:: Quoted passage ::
------------------------
On Mon, Nov 14, 2016 at 2:35 AM, Alvaro Herrera <alvherre@2ndquadrant.com>
wrote:

Magnus Hagander wrote:

But then consider the same table. Except rows are typically updated once

or

twice when they are new, and *then* go read only. And we also have a
process that at some point deletes *some* old rows (but not all - in

fact,

only a small portion).

In this case, the next INSERT once VACUUM has run is likely to stick a
"new" row somewhere very "far back" in the table, since there is now free
space there. This more or less completely ruins the BRIN index usability,
as the "old" blocks will now contain a single row from a "new" series.

Yeah. When we initially discussed BRIN, there was a mention of allowing
a BRIN index to guide new tuple location -- something like
auto-clustering, if you will. We haven't discussed the exact details
but I think something along those lines is worth considering.

What I'm talking about is something that would be a lot simpler than
auto-clustering. I'm not even talking about trying to detect if the row was
about to go into the right place -- this might be expensive and certainly
more complicated. I'm only talking about a simple case where we *never* put
anything anywhere other than at the end of the table, period. That should
make the check both cheap and simple.

--
Magnus Hagander
Me: http://www.hagander.net/
Work: http://www.redpill-linpro.com/

#5Tom Lane
tgl@sss.pgh.pa.us
In reply to: Magnus Hagander (#4)
Re: Physical append-only tables

Magnus Hagander <magnus@hagander.net> writes:

What I'm talking about is something that would be a lot simpler than
auto-clustering. I'm not even talking about trying to detect if the row was
about to go into the right place -- this might be expensive and certainly
more complicated. I'm only talking about a simple case where we *never* put
anything anywhere other than at the end of the table, period. That should
make the check both cheap and simple.

It also makes it so much of a corner case that even a cheap check could be
a net performance degradation, especially for people whose usage pattern
doesn't match this.

regards, tom lane

--
Sent via pgsql-hackers mailing list (pgsql-hackers@postgresql.org)
To make changes to your subscription:
http://www.postgresql.org/mailpref/pgsql-hackers

#6Magnus Hagander
magnus@hagander.net
In reply to: Tom Lane (#5)
------------------------
:: Data excerpt ::
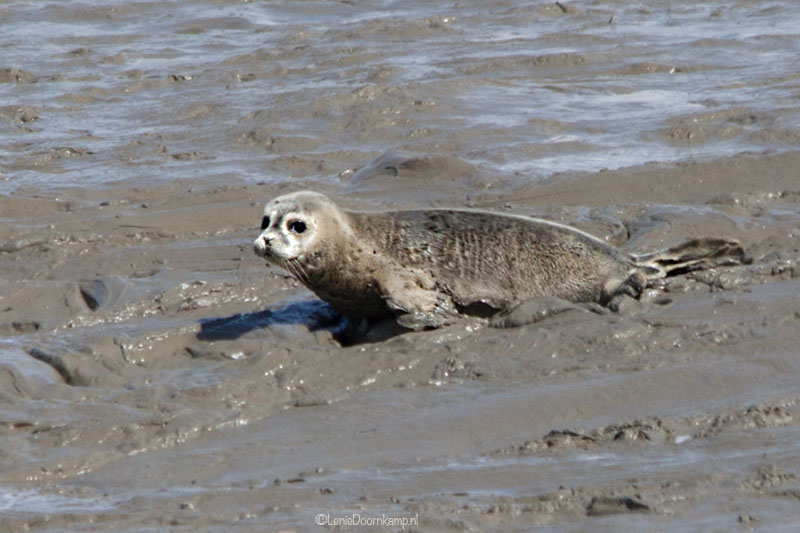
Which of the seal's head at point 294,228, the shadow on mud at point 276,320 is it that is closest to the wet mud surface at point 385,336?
the shadow on mud at point 276,320

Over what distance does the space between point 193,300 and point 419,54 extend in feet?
20.1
------------------------
:: Exercise instructions ::
1. Answer these questions using the thread on append-only tables:
(a) Where is the next INSERT after VACUUM likely to put a "new" row?
(b) What was mentioned about BRIN indexes when BRIN was first discussed?
(c) What does Tom Lane say even a cheap check could turn into?
2. Copy out word for word the passage of the thread on append-only tables that begins at the words "It also makes" and ends after the words "doesn't match this.".
3. Resume the thread on append-only tables from the point where it stops.

:: Results of the exercise ::
1.
(a) Somewhere very "far back" in the table, since there is now free space there.
(b) Allowing a BRIN index to guide new tuple location, something like auto-clustering.
(c) A net performance degradation, especially for people whose usage pattern doesn't match this.

2.
It also makes it so much of a corner case that even a cheap check could be
a net performance degradation, especially for people whose usage pattern
doesn't match this.

3.
Re: Physical append-only tables

On Mon, Nov 14, 2016 at 3:39 PM, Tom Lane <tgl@sss.pgh.pa.us> wrote:

Magnus Hagander <magnus@hagander.net> writes:

What I'm talking about is something that would be a lot simpler than
auto-clustering. I'm not even talking about trying to detect if the row

was

about to go into the right place -- this might be expensive and certainly
more complicated. I'm only talking about a simple case where we *never*

put

anything anywhere other than at the end of the table, period. That should
make the check both cheap and simple.

It also makes it so much of a corner case that even a cheap check could be
a net performance degradation, especially for people whose usage pattern
doesn't match this.

I agree that it definitely solves just one problem. But it seems to be a
fairly common problem, particularly for users of BRIN users.

Full auto-clustering would cover many more usecases, but would also be a
lot more expensive to maintain.

--
Magnus Hagander
Me: http://www.hagander.net/
Work: http://www.redpill-linpro.com/

#7Greg Stark
stark@mit.edu
In reply to: Magnus Hagander (#1)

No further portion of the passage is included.